We probably already have a good idea of the causes of the decline in salmon runs. Environmental destruction is the reason for the damage to wildlife worldwide. Aquaculture has been shown to have a major impact on wild fish, yet the industry continues to grow and pollute. How about the MSA taking on that economic behemoth? Global warming may be affecting the salmon, along with just about every other living thing on Earth, including humans. Is not the proposed collating work of the MSA fiddling with seashells while the oceans swallow the salmon?

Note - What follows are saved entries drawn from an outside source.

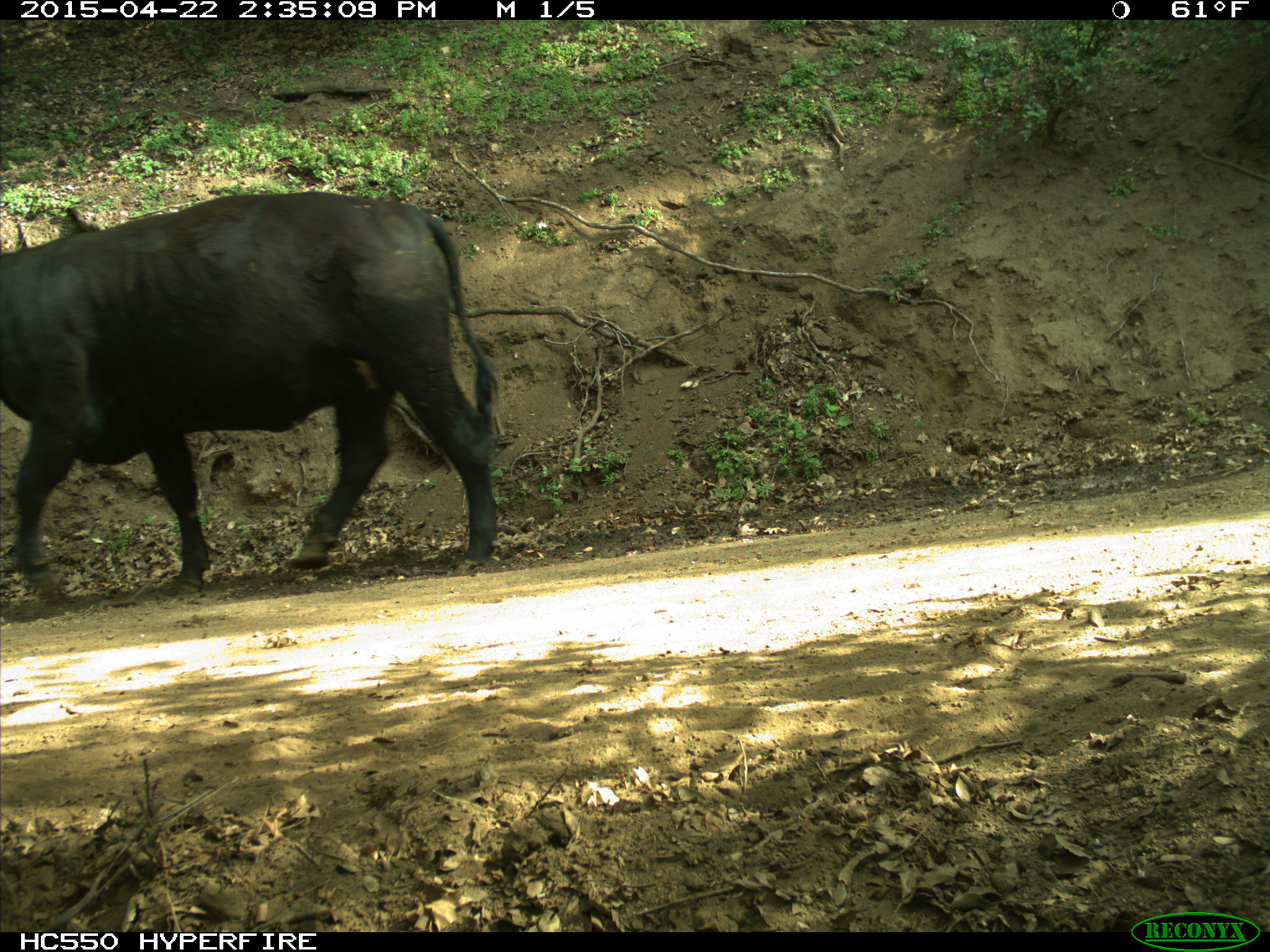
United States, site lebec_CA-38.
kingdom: Animalia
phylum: Chordata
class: Mammalia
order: Artiodactyla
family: Bovidae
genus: Bos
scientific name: Bos taurus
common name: domestic cow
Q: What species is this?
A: Bos taurus (domestic cow).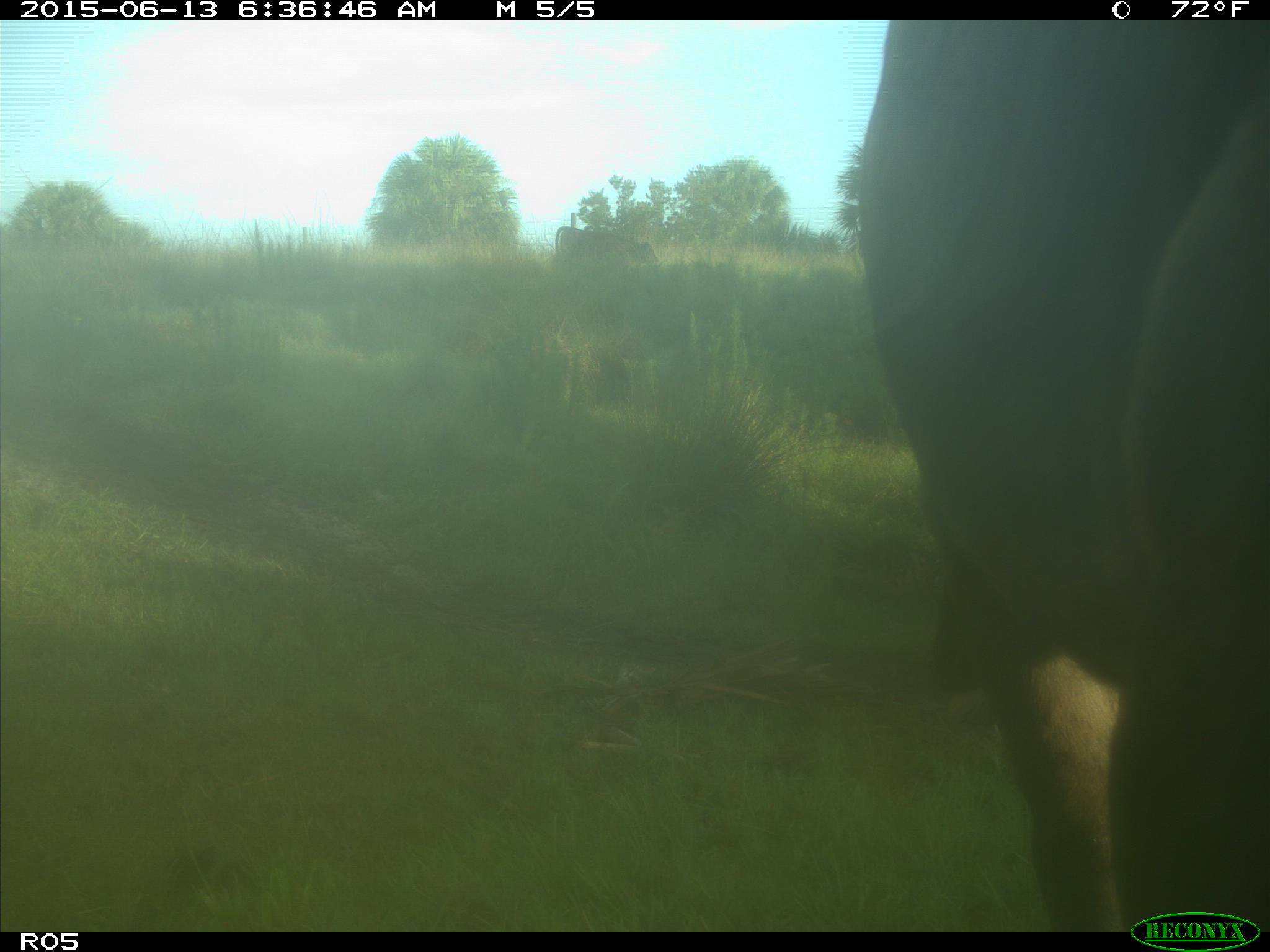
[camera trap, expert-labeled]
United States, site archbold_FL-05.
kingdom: Animalia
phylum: Chordata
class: Mammalia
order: Artiodactyla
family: Bovidae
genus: Bos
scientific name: Bos taurus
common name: domestic cow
Bos taurus (domestic cow).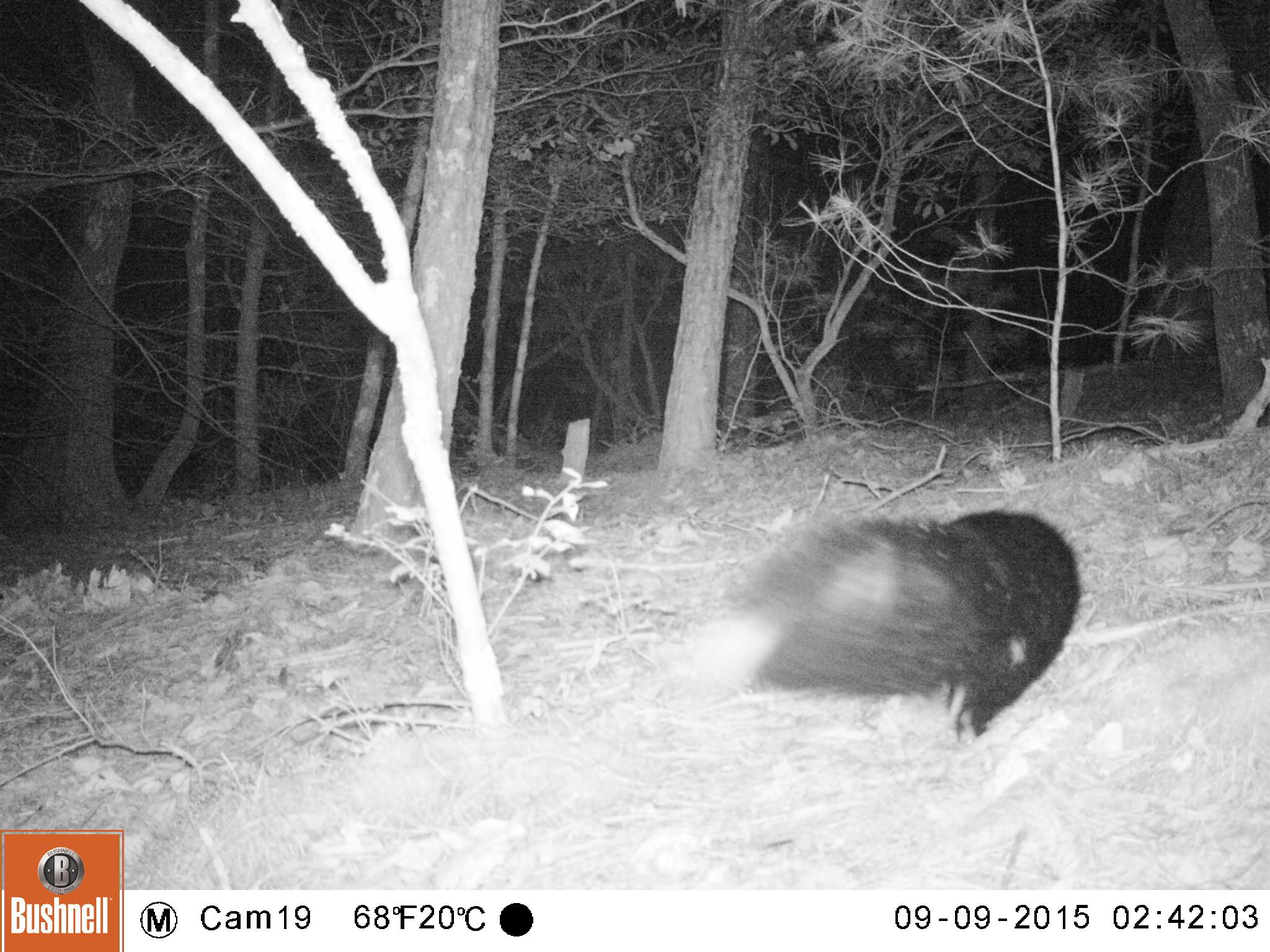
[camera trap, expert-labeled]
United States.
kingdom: Animalia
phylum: Chordata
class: Mammalia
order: Carnivora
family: Mephitidae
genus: Mephitis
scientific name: Mephitis mephitis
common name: striped skunk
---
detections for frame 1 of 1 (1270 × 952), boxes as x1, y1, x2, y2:
Striped Skunk: 662, 502, 1086, 743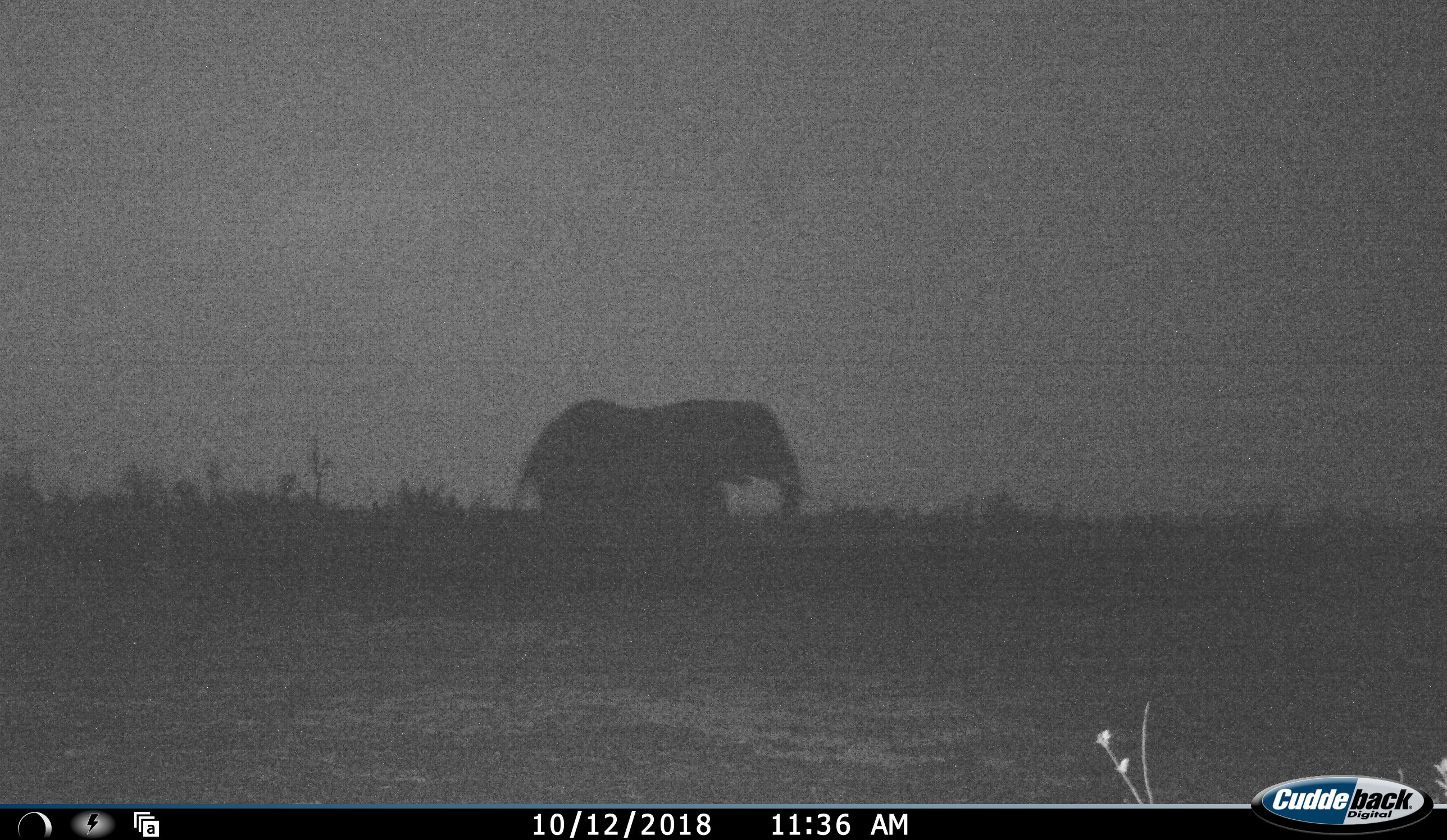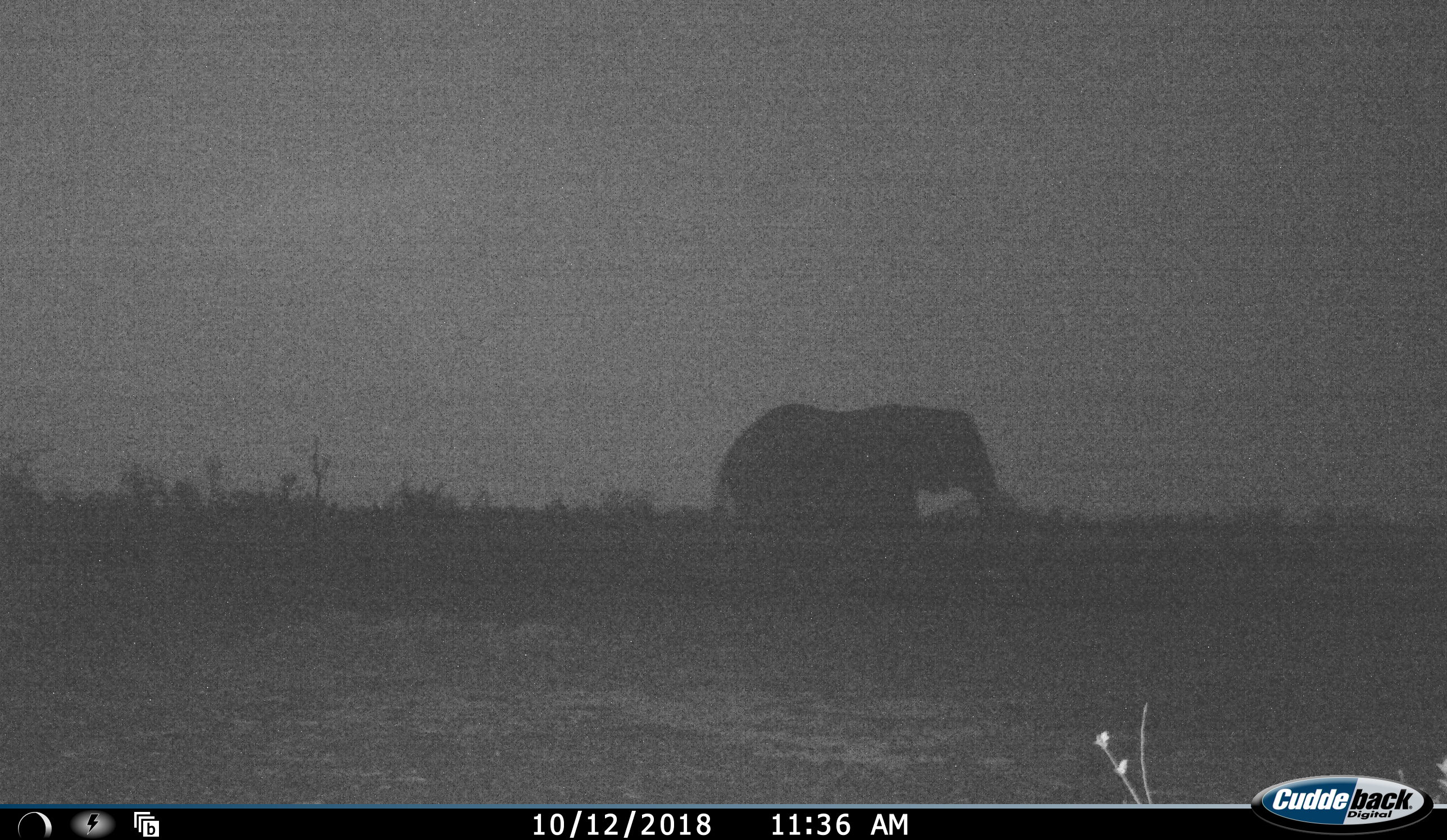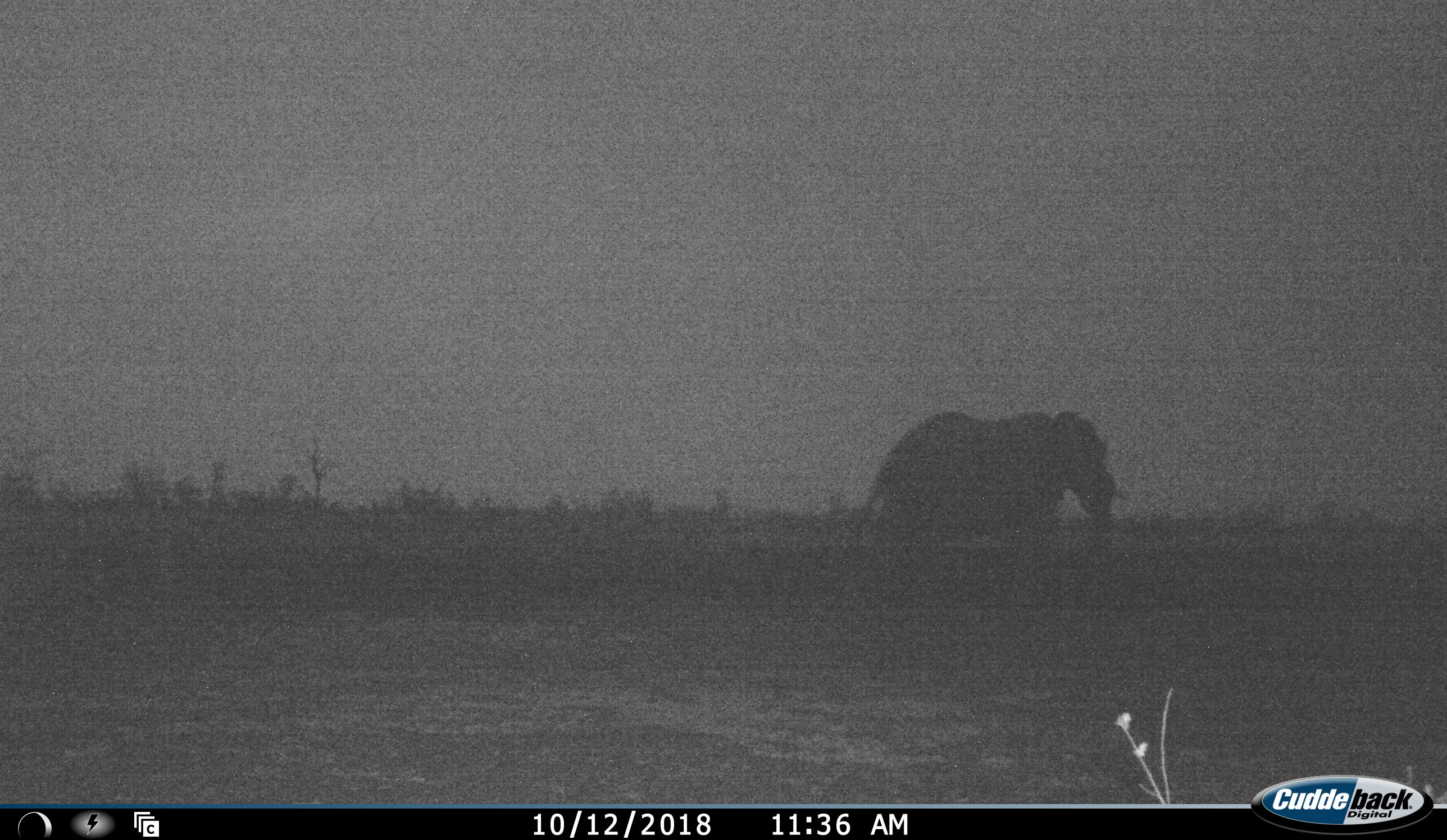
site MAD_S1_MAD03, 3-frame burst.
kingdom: Animalia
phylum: Chordata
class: Mammalia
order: Proboscidea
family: Elephantidae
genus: Loxodonta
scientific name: Loxodonta africana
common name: african bush elephant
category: elephant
Elephant (african bush elephant) (Loxodonta africana), count 1. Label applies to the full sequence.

Biologists in fisheries work often get a bad press, generally from those without scientific training or much ability to muster an intelligent argument. Yet I have found too many of these scientists to be insular and self-regarding; the FC article is an example of that. That’s not to say the research of the AST has no value: Ken Whelan, the research director, is a competent scientist and the tracking projects may well prove their worth. The Trust is in better hands now than when it was run by a bunch of retired military officers.

It’s hard to see what the MSA adds to the AST and STC. If it is going to take up several pages of an expensive magazine it had better have more to say than a lot of unreadable platitudes. I doubt it will attract many donations based on this uninformative, tedious read. Meanwhile it is just another distraction from tackling the immediate problem of environmental ruination.